Actually Implementing Group Management Using ZooKeeper

January 09, 2010

ZooKeeper offers, in the words of its documentation, “off-the-shelf… group management”. The “off-the-shelf” part is inaccurate; it really offers the proper primitives to *implement* group management, but it’s up to you to fill in a few missing pieces.

I’ll be describing one type of group management system I built at KaChing using ZooKeeper:

  • A group contains some logical service. The *meaning* of belonging to a group is typically “the instance is available for use by clients over the network”.
  • Services can join and leave the group. The special case of a service crashing or a network outage needs to be handled as leaving the group.
  • Joined services share metadata about how to communicate with it, i.e., its IP address, base URL, etc.
  • Clients can ask what instances are in the group, i.e., available.
  • Clients are notified when group membership changes so they can mutate their local state.

These map onto ZooKeeper as:

  • A group is a (permanent) node in the ZooKeeper hierarchy. Clients and services must be told the path to this node.
  • A services joins the group by creating an ephemeral node whose parent is the group node. By using an ephemeral node, if the service dies then the service is automatically removed from the group.
  • The ephemeral node’s data contains the service metadata in some format like JSON, XML, Avro, Protobufs, Thrift, etc. ZooKeeper has no equivalent of HTTP’s “Content-Type” header to identify the metadata representation, so services and clients must agree upon the format in some manner.
  • Clients can query for the children of the group node to identify the members of the group.
  • Clients can place a watch on the group node to be notified if nodes have joined or left the group.

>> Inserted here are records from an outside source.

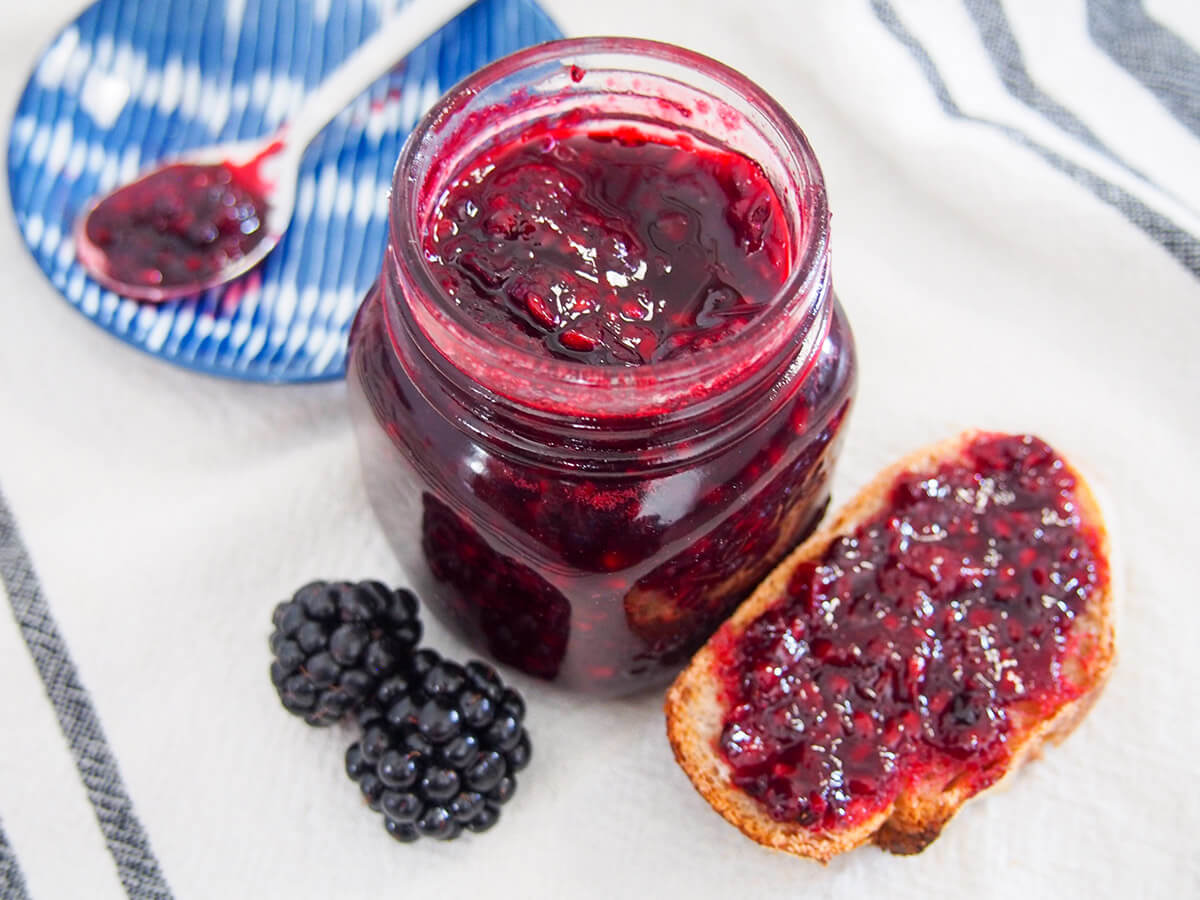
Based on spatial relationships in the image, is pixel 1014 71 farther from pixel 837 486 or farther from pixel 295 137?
pixel 295 137

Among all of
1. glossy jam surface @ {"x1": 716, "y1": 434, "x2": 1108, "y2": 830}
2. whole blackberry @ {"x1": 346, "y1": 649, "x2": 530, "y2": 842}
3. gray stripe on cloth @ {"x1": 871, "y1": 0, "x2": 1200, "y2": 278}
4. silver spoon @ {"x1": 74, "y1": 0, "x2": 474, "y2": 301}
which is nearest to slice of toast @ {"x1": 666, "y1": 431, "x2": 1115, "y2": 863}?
glossy jam surface @ {"x1": 716, "y1": 434, "x2": 1108, "y2": 830}

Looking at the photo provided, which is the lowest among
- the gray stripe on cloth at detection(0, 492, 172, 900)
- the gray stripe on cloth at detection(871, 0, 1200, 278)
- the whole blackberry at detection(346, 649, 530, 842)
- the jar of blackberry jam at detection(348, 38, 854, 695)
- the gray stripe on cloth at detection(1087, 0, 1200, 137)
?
the gray stripe on cloth at detection(0, 492, 172, 900)

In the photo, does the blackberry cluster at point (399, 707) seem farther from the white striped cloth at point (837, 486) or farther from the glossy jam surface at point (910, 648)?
the glossy jam surface at point (910, 648)

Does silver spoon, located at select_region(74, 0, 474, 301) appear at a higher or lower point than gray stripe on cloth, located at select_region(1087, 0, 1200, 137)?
lower

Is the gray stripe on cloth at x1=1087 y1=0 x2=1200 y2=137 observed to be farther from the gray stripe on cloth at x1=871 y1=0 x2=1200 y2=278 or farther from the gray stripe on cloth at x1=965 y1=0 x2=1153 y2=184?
the gray stripe on cloth at x1=871 y1=0 x2=1200 y2=278

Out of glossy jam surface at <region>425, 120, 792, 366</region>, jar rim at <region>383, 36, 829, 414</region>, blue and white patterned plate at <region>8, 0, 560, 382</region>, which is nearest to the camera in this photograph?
jar rim at <region>383, 36, 829, 414</region>

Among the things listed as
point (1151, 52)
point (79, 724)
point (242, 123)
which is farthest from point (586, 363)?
point (1151, 52)
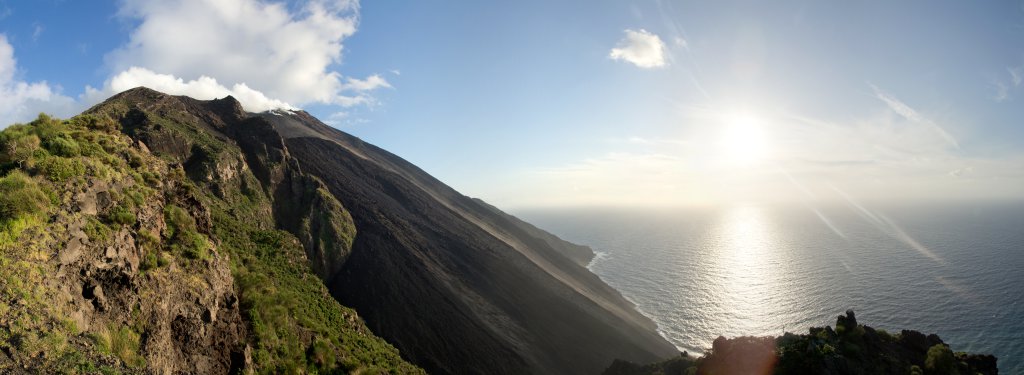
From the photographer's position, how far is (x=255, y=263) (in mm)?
34719

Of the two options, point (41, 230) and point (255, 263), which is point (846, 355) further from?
point (255, 263)

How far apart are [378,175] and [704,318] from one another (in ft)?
234

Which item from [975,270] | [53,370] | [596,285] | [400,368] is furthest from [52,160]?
[975,270]

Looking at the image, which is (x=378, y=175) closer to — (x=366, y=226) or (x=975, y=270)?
(x=366, y=226)

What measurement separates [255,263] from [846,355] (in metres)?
44.7

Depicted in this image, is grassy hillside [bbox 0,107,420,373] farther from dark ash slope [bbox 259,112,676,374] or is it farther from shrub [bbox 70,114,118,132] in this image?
dark ash slope [bbox 259,112,676,374]

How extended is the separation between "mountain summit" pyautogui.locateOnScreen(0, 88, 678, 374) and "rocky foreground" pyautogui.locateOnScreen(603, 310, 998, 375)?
25079 mm

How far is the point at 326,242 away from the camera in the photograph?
5516 centimetres

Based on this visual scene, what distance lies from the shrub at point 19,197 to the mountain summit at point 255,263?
0.17 ft

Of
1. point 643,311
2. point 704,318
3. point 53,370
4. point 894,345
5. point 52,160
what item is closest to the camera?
point 53,370

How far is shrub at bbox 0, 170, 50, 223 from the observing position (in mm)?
12547

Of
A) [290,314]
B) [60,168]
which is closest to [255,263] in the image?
[290,314]

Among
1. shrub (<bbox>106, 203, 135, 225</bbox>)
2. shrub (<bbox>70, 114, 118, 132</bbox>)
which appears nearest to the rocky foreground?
shrub (<bbox>106, 203, 135, 225</bbox>)

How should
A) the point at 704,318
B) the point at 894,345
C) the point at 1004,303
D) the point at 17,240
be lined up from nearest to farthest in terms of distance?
1. the point at 17,240
2. the point at 894,345
3. the point at 1004,303
4. the point at 704,318
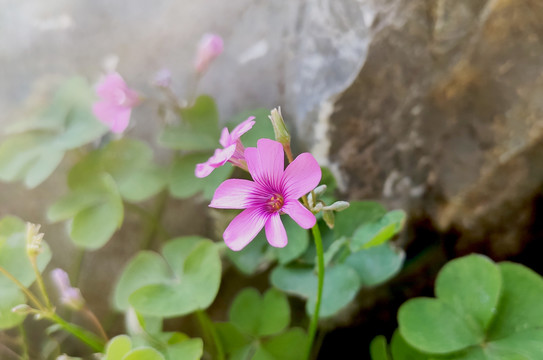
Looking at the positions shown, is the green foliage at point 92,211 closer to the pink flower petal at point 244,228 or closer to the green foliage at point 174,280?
the green foliage at point 174,280

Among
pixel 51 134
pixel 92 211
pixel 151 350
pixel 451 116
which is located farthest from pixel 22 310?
pixel 451 116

To help with development I use zkclient (pros: provides a much more natural interface to zk from Java compared to the actual ZooKeeper library, somewhat responsive committers; cons: some of the API semantics are difficult to understand, somewhat responsive committers). zkconf from Patrick Hunt makes it trivial to get zk running.

I’ve looked a bit at norbert from LinkedIn but the documentation is very slim (no README even!); from what I can make out from the code it seems to be well thought-out and provide a super-set of the system I’ve described. LinkedIn-ners, can you help a brother out?

Bonus section: Service Manifest

One downside to the system I’ve described is that it doesn’t avoid the “rogue service”: some service that shouldn’t be running actually is running. It’s happened to everyone before, don’t be shy; you retired service X but it wasn’t wiped from the servers and when the box rebooted some cron job restarted it…. oops.

To handle this you need a service “manifest” that lists all the services that *should* be running, so clients can filter out group members that are available but shouldn’t be. In ZooKeeper this can be a parallel tree to the group node that uses
permanent nodes rather than ephemeral nodes for group members, or just one permanent node whose data contains the group members, or some variation on that. And make sure you have your clients sound the alarm when a rogue service shows up.

.. Adam

P.S. the Blogger post editor really really sucks.